__SELECTION__.
— start —
From: Dave Reynolds <der@hplb.hpl.hp.com>
Date: Tue, 05 May 2009 11:29:01 +0100
Message-ID: <4A0014ED.8060206@hplb.hpl.hp.com>
To: Jos de Bruijn <debruijn@inf.unibz.it>
CC: RIF <public-rif-wg@w3.org>
Jos de Bruijn wrote:
> It turns out that the earlier definition of safeness I contrived is not
> very extensible.  And as you may have noticed, it's not all that easy to
> understand.  Also, it precluded the use of "output" variables of
> external predicates to be used as inputs for other externals.
> So, I came up with a new definition that addresses these issues:
> http://www.w3.org/2005/rules/wiki/Core#Safeness
> 
> Please have a look.  The new definition uses a kind of normalization to
> deal with disjunction and defines the notion of equivalence classes for
> variables to deal with equality.
> So, I needed some additional preliminary definitions, but the definition
> of safeness itself is more straightforward.

That looks good to me.

Minor editorial - in the second bullet of the definition of the 
disjunction tree you don't need the primes over the n<sub>i</sub>, i.e.
— end —
__RECORDS FOR THIS TASK__.
— start —
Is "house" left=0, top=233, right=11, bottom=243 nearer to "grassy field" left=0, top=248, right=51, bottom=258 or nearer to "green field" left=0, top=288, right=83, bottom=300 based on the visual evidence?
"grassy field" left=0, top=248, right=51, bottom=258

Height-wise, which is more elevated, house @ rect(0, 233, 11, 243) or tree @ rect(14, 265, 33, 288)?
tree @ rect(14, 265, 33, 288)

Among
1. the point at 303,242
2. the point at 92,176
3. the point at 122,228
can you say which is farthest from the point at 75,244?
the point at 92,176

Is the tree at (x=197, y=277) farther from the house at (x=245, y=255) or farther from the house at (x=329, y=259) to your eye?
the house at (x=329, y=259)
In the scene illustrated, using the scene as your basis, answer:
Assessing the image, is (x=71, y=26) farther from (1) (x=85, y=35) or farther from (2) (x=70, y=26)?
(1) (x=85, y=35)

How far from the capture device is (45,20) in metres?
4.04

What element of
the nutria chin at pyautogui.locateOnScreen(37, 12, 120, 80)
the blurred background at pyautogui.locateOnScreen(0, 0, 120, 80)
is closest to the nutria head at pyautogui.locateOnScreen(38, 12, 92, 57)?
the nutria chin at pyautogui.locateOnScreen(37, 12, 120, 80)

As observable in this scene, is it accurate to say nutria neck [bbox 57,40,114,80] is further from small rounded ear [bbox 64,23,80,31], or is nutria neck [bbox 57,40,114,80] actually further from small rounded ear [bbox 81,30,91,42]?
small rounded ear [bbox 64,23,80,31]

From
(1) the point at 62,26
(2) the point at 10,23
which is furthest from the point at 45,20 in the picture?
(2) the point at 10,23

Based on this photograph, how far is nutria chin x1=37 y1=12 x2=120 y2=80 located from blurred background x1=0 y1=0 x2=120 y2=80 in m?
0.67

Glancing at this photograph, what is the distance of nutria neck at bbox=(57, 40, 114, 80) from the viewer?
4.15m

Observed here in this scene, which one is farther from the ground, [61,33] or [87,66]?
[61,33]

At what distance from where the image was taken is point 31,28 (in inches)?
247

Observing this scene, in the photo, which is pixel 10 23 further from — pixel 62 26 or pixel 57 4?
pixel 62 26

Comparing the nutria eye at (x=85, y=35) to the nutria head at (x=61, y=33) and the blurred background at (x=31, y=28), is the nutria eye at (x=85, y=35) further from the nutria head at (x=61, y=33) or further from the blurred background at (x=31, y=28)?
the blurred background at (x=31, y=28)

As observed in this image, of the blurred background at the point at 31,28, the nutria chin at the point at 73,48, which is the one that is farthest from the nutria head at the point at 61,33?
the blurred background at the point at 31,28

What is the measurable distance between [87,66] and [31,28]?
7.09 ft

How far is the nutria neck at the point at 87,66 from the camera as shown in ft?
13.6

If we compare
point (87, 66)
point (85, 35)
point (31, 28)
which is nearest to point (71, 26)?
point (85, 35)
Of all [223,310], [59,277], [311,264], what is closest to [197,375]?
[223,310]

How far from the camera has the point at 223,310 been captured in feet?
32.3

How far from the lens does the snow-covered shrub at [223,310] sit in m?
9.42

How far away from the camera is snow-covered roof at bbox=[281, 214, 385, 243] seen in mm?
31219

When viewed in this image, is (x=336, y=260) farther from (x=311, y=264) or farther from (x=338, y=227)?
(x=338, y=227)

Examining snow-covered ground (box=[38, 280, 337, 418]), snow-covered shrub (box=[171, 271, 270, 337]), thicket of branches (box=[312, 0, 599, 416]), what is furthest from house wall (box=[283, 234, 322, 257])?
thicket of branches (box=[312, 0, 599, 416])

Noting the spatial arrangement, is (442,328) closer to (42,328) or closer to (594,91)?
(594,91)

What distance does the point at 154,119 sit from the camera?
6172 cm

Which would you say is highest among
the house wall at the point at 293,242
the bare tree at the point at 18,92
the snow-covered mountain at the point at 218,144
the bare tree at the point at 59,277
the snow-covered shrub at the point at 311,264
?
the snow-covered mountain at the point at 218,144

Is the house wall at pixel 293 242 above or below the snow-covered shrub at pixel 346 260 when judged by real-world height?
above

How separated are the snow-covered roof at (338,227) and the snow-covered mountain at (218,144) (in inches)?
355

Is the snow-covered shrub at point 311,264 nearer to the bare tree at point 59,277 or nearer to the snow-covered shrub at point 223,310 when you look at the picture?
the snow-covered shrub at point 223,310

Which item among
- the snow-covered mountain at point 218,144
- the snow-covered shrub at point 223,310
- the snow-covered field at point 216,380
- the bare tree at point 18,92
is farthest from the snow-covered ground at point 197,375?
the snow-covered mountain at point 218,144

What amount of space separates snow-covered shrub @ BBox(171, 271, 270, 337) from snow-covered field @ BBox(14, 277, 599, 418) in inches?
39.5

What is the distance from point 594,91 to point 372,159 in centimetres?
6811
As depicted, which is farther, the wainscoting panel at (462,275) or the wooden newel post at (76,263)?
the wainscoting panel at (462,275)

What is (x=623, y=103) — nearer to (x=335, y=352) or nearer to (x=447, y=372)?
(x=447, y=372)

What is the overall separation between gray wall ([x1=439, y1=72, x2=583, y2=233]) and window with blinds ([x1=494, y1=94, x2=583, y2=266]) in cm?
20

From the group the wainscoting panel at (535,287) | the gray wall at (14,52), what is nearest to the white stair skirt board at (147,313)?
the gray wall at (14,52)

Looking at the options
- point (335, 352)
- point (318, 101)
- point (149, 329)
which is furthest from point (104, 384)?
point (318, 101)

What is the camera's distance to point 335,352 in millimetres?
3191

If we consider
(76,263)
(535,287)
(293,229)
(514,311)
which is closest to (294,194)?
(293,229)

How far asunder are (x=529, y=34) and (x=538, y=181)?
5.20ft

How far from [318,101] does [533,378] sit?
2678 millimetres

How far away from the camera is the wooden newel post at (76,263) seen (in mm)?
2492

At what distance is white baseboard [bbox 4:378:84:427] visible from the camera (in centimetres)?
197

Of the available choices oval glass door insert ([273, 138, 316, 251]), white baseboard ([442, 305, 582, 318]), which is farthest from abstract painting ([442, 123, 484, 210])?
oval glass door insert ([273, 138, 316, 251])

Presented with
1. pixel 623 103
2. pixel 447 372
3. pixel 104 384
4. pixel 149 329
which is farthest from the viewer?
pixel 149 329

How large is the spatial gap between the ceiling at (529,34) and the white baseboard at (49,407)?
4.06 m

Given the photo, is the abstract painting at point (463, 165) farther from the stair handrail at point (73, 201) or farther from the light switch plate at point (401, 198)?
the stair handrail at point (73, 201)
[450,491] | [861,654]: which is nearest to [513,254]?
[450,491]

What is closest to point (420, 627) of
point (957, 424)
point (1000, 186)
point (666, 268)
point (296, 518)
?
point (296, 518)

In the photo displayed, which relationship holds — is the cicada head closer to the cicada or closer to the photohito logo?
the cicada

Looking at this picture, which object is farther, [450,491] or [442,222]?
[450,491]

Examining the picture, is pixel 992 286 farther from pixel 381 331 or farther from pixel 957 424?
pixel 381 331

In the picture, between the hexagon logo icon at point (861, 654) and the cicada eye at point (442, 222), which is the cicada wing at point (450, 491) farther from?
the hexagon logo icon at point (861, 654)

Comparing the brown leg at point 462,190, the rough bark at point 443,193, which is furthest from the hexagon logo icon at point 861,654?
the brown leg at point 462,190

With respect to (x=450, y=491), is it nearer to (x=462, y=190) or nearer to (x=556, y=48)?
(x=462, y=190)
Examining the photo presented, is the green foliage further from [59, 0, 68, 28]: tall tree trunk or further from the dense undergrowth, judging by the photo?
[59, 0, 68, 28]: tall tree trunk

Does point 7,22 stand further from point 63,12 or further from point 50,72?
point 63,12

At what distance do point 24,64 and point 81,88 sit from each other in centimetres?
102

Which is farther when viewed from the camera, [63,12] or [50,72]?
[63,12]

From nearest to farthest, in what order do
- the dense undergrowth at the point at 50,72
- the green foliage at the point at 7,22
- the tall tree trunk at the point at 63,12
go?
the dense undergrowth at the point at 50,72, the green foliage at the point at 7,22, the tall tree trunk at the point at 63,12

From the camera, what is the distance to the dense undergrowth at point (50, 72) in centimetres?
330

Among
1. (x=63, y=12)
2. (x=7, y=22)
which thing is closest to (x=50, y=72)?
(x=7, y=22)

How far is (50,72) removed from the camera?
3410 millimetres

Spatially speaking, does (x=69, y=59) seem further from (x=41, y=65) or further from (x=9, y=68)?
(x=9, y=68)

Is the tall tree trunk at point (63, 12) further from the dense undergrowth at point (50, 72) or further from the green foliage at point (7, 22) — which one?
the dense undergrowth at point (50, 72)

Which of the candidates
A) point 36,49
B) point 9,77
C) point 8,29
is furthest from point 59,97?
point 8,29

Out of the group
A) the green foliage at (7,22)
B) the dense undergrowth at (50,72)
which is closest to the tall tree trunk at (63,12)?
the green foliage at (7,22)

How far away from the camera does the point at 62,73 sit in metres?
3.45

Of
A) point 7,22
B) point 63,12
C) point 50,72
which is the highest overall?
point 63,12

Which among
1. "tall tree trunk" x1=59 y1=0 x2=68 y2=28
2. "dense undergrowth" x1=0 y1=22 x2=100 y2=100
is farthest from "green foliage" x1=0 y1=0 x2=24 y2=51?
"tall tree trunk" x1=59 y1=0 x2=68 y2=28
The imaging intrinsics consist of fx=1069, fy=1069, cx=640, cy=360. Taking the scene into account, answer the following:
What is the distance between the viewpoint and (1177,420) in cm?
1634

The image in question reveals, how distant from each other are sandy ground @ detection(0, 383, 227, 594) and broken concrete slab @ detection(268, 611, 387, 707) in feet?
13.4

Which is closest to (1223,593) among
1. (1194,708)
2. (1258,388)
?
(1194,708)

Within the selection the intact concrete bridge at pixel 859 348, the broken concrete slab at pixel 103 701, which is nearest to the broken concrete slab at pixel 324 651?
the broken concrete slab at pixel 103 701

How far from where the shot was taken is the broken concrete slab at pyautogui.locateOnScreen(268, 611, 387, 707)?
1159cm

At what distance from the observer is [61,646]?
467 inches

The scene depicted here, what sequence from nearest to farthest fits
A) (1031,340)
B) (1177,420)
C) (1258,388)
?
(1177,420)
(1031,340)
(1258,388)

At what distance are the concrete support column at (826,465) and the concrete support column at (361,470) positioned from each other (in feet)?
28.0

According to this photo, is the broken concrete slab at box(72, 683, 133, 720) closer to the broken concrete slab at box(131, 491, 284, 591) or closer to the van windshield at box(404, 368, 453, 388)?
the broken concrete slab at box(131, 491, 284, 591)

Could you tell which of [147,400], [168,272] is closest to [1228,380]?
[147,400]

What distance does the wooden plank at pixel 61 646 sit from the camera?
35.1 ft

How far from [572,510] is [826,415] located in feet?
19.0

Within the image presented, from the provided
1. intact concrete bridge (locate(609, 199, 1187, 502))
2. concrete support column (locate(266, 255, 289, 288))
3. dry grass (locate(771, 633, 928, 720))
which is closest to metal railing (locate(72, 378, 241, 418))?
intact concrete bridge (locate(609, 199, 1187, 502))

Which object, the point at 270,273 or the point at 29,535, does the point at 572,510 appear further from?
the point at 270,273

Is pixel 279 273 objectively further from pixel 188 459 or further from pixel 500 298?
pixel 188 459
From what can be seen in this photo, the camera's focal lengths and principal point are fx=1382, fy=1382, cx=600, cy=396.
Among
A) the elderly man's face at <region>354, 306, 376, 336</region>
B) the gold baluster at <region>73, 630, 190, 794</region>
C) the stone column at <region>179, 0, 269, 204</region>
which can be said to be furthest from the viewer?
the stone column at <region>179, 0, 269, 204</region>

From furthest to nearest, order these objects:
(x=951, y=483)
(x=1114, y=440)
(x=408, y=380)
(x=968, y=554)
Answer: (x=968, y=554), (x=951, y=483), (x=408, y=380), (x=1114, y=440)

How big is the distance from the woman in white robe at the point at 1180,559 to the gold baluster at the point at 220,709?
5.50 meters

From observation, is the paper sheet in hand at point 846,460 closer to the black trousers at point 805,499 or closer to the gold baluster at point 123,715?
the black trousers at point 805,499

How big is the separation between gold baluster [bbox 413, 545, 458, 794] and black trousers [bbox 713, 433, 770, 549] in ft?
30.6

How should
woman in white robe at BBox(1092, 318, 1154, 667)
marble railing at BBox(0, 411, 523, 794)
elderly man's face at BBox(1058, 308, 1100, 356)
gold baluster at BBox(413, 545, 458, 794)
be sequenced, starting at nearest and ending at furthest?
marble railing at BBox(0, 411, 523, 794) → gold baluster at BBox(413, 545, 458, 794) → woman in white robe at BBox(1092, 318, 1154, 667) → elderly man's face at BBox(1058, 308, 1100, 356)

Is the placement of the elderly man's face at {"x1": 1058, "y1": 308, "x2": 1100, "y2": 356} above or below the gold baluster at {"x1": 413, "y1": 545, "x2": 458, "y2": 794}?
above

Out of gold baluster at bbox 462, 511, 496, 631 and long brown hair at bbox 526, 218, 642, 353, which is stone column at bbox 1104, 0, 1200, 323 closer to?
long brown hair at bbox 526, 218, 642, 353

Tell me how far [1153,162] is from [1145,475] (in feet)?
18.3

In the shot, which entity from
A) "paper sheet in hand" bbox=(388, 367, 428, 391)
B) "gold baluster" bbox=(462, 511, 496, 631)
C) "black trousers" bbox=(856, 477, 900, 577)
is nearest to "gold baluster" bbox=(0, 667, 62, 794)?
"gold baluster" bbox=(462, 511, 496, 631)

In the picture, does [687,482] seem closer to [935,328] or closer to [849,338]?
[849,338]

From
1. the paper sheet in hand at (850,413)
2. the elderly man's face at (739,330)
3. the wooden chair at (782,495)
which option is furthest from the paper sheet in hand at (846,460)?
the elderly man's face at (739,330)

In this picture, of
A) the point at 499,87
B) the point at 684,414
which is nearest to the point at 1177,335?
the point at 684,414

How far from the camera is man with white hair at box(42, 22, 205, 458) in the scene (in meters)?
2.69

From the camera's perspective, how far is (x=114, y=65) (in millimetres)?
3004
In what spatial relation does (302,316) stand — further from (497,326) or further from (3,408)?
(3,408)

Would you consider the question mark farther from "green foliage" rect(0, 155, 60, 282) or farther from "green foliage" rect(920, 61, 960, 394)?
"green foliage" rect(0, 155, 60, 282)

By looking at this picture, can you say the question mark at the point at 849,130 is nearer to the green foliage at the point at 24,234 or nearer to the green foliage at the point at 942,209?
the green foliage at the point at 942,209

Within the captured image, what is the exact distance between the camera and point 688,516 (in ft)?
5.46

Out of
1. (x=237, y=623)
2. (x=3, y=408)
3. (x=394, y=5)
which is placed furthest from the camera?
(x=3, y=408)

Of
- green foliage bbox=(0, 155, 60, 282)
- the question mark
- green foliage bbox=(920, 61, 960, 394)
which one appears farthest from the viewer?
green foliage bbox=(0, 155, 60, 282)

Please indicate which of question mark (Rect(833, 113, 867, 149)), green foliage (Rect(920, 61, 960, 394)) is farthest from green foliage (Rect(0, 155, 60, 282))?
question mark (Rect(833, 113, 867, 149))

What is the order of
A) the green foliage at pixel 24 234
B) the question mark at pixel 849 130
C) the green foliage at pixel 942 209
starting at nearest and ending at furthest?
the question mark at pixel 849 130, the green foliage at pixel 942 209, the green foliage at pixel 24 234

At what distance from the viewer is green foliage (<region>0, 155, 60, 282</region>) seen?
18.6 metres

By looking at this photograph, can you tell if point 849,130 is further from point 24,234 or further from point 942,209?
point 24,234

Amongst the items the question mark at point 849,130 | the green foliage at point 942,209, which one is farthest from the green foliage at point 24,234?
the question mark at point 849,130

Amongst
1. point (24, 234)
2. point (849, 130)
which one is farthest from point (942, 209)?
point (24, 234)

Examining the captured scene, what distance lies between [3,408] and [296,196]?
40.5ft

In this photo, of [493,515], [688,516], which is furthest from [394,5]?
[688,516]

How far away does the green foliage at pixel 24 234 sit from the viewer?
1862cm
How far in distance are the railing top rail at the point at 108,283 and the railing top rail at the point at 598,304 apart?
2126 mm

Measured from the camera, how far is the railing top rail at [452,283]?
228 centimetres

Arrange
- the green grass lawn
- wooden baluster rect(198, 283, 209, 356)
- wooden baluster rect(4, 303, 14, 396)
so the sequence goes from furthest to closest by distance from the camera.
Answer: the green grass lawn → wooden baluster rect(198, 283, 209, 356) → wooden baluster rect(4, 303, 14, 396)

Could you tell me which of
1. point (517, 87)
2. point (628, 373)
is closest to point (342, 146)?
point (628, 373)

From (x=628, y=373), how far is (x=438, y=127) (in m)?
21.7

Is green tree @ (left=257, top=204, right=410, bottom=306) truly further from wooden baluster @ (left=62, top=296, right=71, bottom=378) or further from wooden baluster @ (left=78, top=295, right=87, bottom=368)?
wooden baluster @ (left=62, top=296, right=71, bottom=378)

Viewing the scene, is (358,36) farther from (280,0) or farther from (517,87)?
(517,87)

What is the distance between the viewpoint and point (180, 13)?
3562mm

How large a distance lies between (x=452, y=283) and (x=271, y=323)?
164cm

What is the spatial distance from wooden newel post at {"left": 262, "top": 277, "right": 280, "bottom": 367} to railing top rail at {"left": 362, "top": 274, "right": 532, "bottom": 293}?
— end —
__WRITTEN PROBLEM 1__.
According to the email, what does the new definition of safeness use to deal with disjunction?
__WRITTEN PROBLEM 2__.
Please copy out the entries from the line with "In this photo, of" up to and including the line with "228 centimetres", keeping every line. Scale only the coordinates and distances given as answers by 0.75, rounding to whole numbers with halves going up, and leave all other numbers unchanged.

__PROBLEM SOLUTION 1__.
A kind of normalization.

__PROBLEM SOLUTION 2__.
In this photo, of [493,515], [688,516], which is furthest from [394,5]?
[516,387]

How far away does the green foliage at pixel 24 234 sit from the viewer?
1397cm
How far in distance are the railing top rail at the point at 108,283 and the railing top rail at the point at 598,304 apart?
1595 mm

Measured from the camera, how far is the railing top rail at [452,283]?
171 centimetres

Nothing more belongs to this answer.